1 March 2022

Alain Resnais's Hiroshima mon amour (1959)

Alain Resnais and scriptwriter Marguerite Duras both agreed that it was impossible to make a film about Hiroshima, and this is the result. Everything is double, not only a collaboration between Resnais and Duras, but memory and forgetting, past and present, life and death, love and war, Nevers and Hiroshima, the personal and the collective, even the film really only has two human characters, male and female, Elle (Emmanuelle Riva) and Lui (Eiji Okada).

At the beginning we see two bodies (or shoulders of bodies), covered in the dust of the past, until the dust goes and we see two sweating bodies loving each other in Hiroshima: she is a French actor who has been visiting to make a film about peace in a city destroyed by hate, he is a Japanese architect or engineer who wasn't in Hiroshima at the time of the destruction. Both are married to another person.
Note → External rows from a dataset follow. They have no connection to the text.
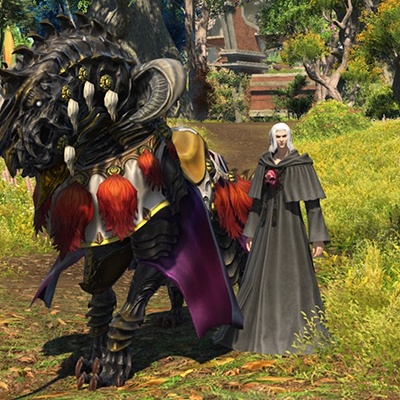 FF14 Scions & Sinners限定特典 メガジャケ　エメトセルク Scions & Sinners: FINAL FANTASY XIV 〜 Arrangement Album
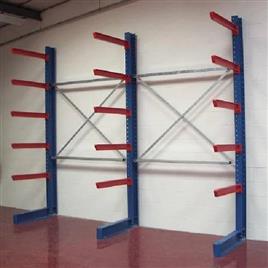 Storage Cantilever Racks In Noida Mex Storage Systems Pvt Ltd, Storage Capacity: 500-700 Kg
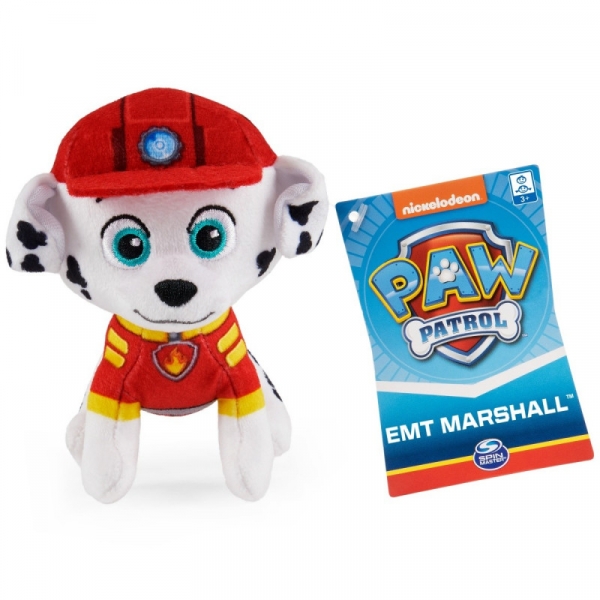 Maskotka Psi Patrol Mini Plusz EMT Marshall (6055105/20124627)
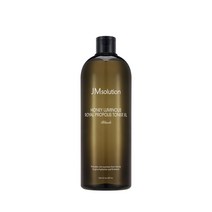 제이엠솔루션 꿀광 로얄 프로폴리스 토너 엑스 라지 블랙, 600ml, 1개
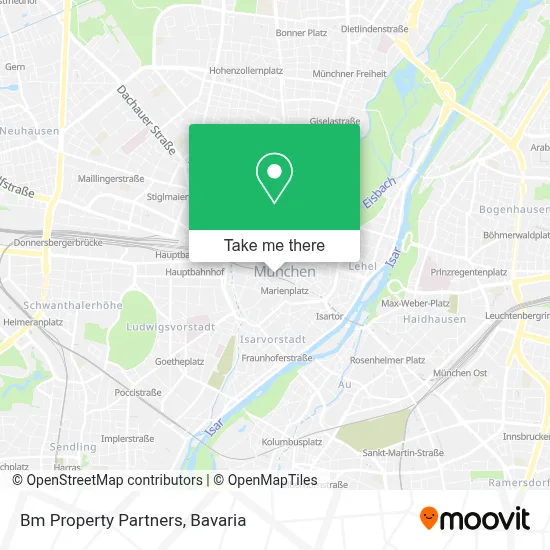 Bm Property Partners map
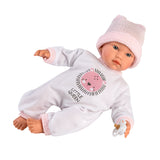 Llorens - Baby Girl Doll Cuquita 30cm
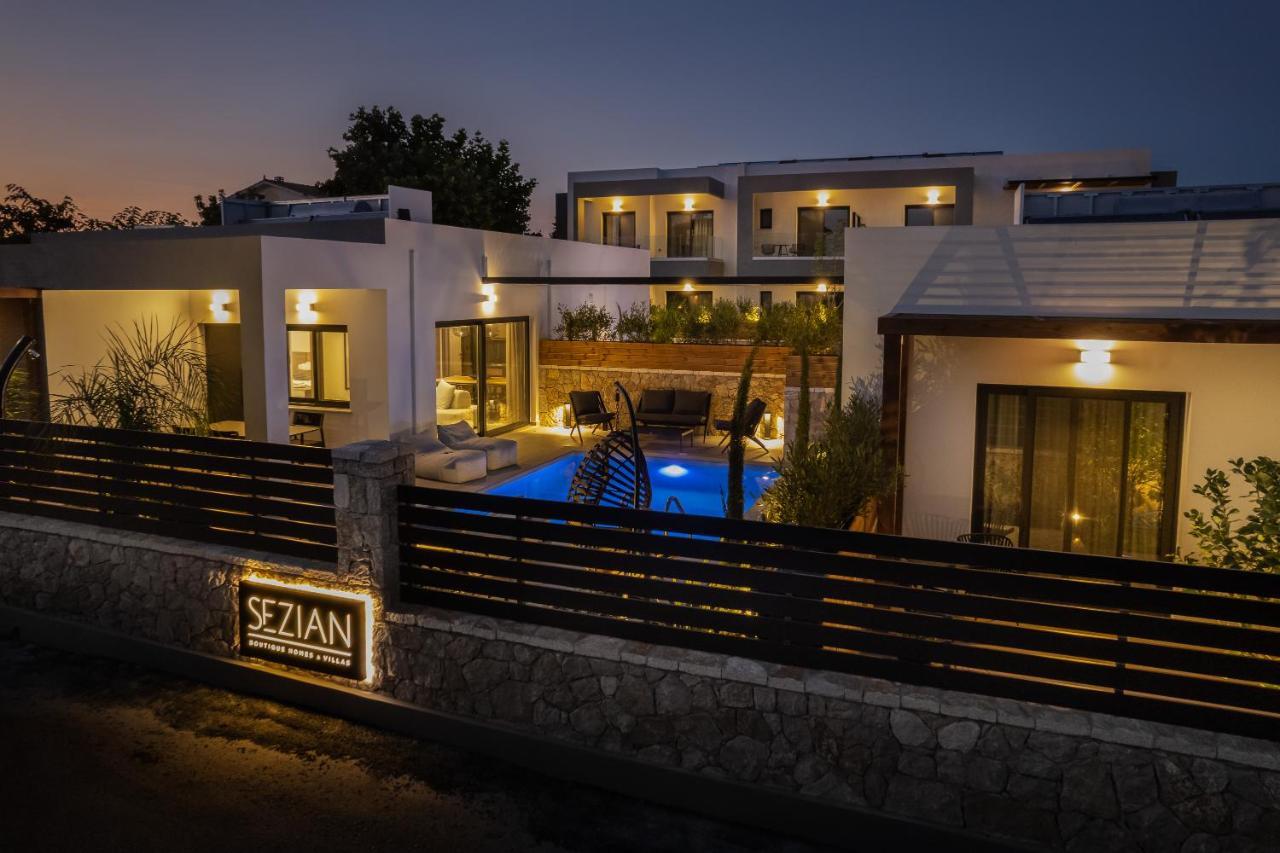 Sezian Boutique Homes And Villas Preveza Luaran gambar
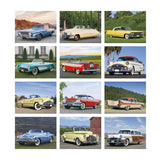 Classic Autos - Spiral Calendar (Q354722)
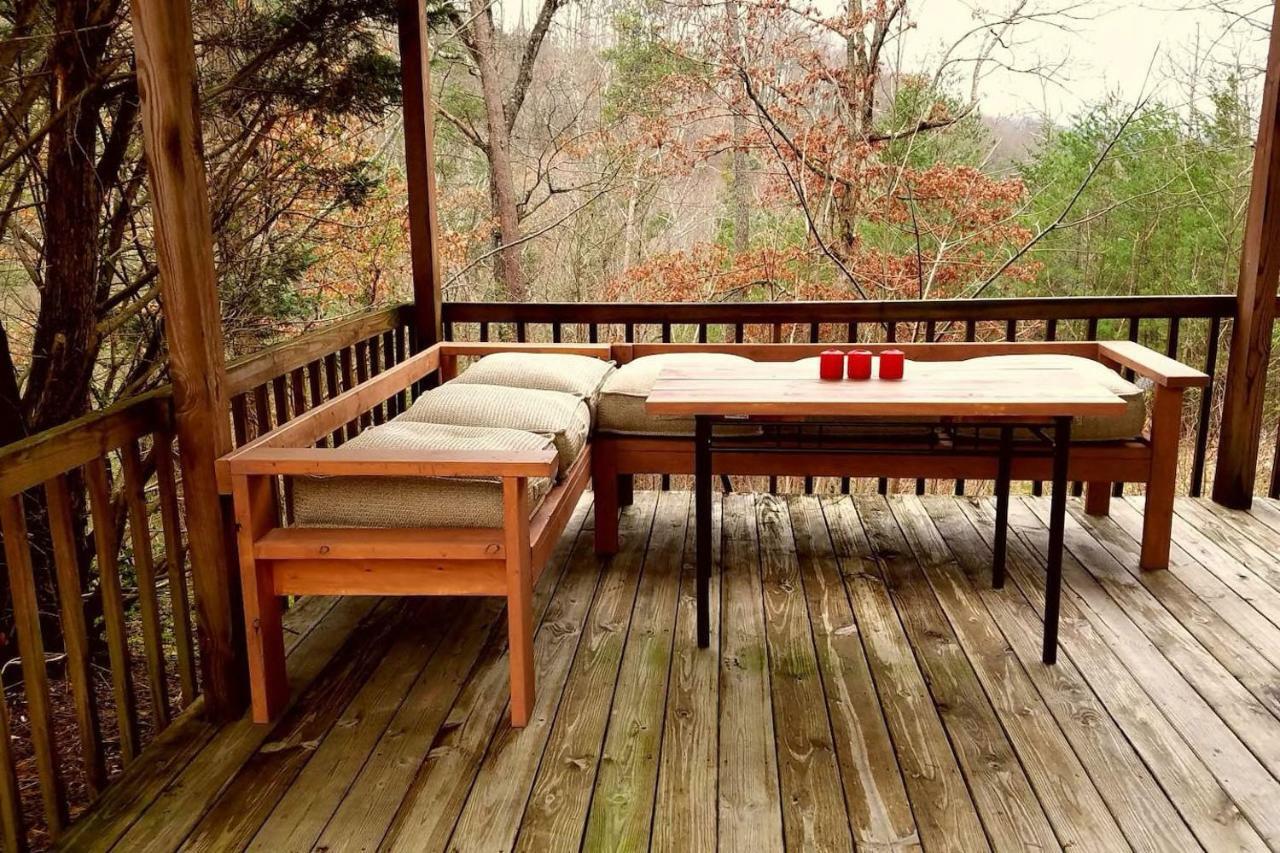 Lazy Bear Cabin Сев'єрвілл Екстер'єр фото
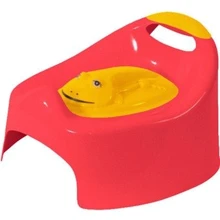 Горшок c крыш. TEGA Zabka (AG-004) Red: Цвет красный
There is archival footage of the former city, footage of the present rebuilt town in 1958, the museum, and shots of Nevers and its Place de la République where a street is now renamed after Duras and there's a plaque commemorating where the shooting took place. There are reconstructions of Nevers around the time that the bomb hit Hiroshima, when Elle's trauma serves as a  personal microcosm of the collective trauma of Hiroshima: she had an affair with a German soldier who was killed, and she lay on his dying body all night, underwent the ritual of the 'tondues' by having her head shaved, rode all night on her bicycle to Paris, away from the traumatic memory. In the present, she says, she doesn't think about the past, although it haunts her in her dreams.

He is the only person she's told about the German and it's here where memory and forgetting merge into a paradoxical oneness. He wants her to stay but it's an impossibility, an impossible love, and this impossible film is one of the most important in the history of cinema.